A retrospective study was conducted at a tertiary oncology center (SQCCCRC) with integrated cardio-oncology and specialized dental services. Adult women with early-stage or locally advanced HER2-positive breast cancer who received anthracycline-trastuzumab or anthracycline-free trastuzumab regimens between 2022 and 2025 were screened. Among 604 patients treated with trastuzumab, 307 completed all planned cycles and had at least one year of follow-up. After excluding patients with prior chemotherapy, major cardiovascular comorbidities, smoking, chronic kidney disease, ischemic heart disease, heart failure, dyslipidemia, and established risk factors for periodontitis, 62 patients who developed cancer therapy–related cardiac dysfunction (CTRCD) and 65 matched controls were included in the final analysis. Oral health was assessed using the DMFT index and periodontal staging/grading based on baseline dental evaluations performed before initiation of chemotherapy containing trastuzumab.
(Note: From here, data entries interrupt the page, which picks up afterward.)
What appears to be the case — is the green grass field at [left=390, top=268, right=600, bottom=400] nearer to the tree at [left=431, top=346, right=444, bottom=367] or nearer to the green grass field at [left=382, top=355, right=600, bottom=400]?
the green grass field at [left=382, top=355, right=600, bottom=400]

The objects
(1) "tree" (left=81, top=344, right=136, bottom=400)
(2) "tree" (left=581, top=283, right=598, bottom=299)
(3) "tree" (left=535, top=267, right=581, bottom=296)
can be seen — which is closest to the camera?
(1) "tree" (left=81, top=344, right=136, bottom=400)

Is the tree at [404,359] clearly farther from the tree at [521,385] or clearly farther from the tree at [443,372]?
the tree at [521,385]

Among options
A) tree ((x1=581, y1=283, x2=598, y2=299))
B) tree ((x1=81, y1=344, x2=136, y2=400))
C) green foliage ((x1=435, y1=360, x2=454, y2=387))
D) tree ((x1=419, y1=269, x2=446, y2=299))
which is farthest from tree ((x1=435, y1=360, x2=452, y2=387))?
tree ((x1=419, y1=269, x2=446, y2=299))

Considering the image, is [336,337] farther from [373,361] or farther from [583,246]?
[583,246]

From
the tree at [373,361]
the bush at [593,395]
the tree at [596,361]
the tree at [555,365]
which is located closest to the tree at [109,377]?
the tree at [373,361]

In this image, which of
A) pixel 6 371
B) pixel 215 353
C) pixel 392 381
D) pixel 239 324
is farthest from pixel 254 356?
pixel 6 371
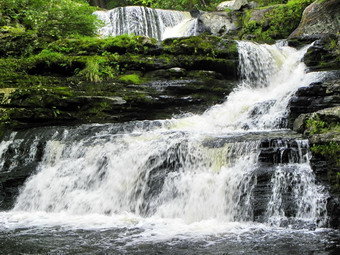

Patients were then categorized into good or poor oral health groups. CTRCD was diagnosed and classified using echocardiographic findings, with recovery time documented. The primary outcome was CTRCD incidence; secondary outcomes included recovery time and significant changes in left ventricular ejection fraction (LVEF).

Results

Among patients with CTRCD, 64.5% had poor oral health, compared to 33.8% in the control group (p < 0.001). Poor oral health was significantly associated with higher CTRCD risk (OR = 3.54; 95% CI: 1.76–7.14), delayed recovery (8 weeks vs. 4 weeks, p = 0.011), and a 3-fold higher likelihood of significant EF decline (> 10%) (p = 0.0023). Associations with cardiac biomarkers (BNP and troponin) trended toward significance.

Conclusions

Poor oral health is significantly associated with increased risk and delayed recovery of CTRCD in patients receiving HER2-targeted therapy. These findings highlight oral health as a modifiable risk factor that may impact cardiac and oncologic outcomes. Future randomized controlled trials are needed to investigate further the potential benefits of dental interventions in preventing CTRCD.